Quality Score
Weighted composite of five uderia workloads: RAG/Document Q&A (30%), Tool Use & Function Calling (25%), Long-Context Reasoning (20%), Structured Output / JSON (15%), Multi-Turn Conversation (10%). Scores derived from published benchmarks (GPQA, BFCL, SWE-bench, IFEval) and Chatbot Arena ELO where available.
Speed Score
Combines throughput (tokens/second, higher = better) and TTFT (time to first token, lower = better).
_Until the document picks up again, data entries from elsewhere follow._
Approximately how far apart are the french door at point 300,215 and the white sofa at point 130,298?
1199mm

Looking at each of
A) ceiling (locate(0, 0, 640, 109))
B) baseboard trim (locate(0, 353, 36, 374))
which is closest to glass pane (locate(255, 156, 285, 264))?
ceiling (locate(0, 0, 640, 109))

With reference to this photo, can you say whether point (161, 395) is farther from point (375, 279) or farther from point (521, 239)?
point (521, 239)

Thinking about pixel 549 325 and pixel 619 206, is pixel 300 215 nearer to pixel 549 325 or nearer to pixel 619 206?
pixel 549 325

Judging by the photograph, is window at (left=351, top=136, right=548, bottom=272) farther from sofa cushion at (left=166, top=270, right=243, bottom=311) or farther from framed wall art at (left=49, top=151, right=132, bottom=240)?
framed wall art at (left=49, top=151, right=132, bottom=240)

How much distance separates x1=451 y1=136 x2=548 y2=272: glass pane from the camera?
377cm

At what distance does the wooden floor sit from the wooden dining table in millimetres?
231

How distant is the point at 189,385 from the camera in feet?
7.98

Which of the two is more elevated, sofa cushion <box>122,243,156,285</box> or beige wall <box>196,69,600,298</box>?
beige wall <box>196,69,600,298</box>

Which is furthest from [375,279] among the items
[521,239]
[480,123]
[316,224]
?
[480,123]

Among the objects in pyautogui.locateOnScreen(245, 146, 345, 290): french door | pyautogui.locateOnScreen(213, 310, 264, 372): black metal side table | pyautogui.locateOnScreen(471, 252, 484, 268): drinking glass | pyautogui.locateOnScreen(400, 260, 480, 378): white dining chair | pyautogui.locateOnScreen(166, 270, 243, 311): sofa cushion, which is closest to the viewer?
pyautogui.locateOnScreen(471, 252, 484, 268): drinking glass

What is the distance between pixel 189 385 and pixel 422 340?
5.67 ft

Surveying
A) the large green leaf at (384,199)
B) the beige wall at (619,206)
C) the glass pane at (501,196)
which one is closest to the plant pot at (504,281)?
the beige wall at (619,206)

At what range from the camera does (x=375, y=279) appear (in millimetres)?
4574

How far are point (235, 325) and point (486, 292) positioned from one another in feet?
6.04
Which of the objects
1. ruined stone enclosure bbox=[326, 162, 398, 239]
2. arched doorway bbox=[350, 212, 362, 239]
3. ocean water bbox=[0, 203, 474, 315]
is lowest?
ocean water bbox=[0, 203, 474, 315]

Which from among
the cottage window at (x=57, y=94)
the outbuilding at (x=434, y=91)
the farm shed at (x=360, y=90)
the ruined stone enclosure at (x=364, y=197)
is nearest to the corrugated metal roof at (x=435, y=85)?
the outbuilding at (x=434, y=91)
Speed score = 60% throughput + 40% TTFT component, each normalized 0–100 across all 40 models. Matters most for uderia's interactive IDEATE profile and real-time streaming.
Price Efficiency
Blended price = input × 0.70 + output × 0.30 (uderia's typical token traffic ratio, reflecting 16K max output). Best available price for the selected provider type is used. Self-hosted models score 100. Score uses log scale so $0.01 vs $0.10 matters as much as $1 vs $10.
Tier Classification
L: Open-weight / self-hostable models (Gemma, Llama, Qwen, DeepSeek, Mistral open). M: Lite/Mini/Nano/Flash-Lite closed-source variants. H: Standard/Flash/Sonnet-class models. E: Pro/Opus/flagship — best available from each provider. Classification is capability-based, not purely price-based.
Update Cadence
Refreshed monthly, or immediately following major model releases or pricing changes. At each update, provider pricing pages, Artificial Analysis benchmarks, and Chatbot Arena rankings are re-verified against primary sources to ensure accuracy.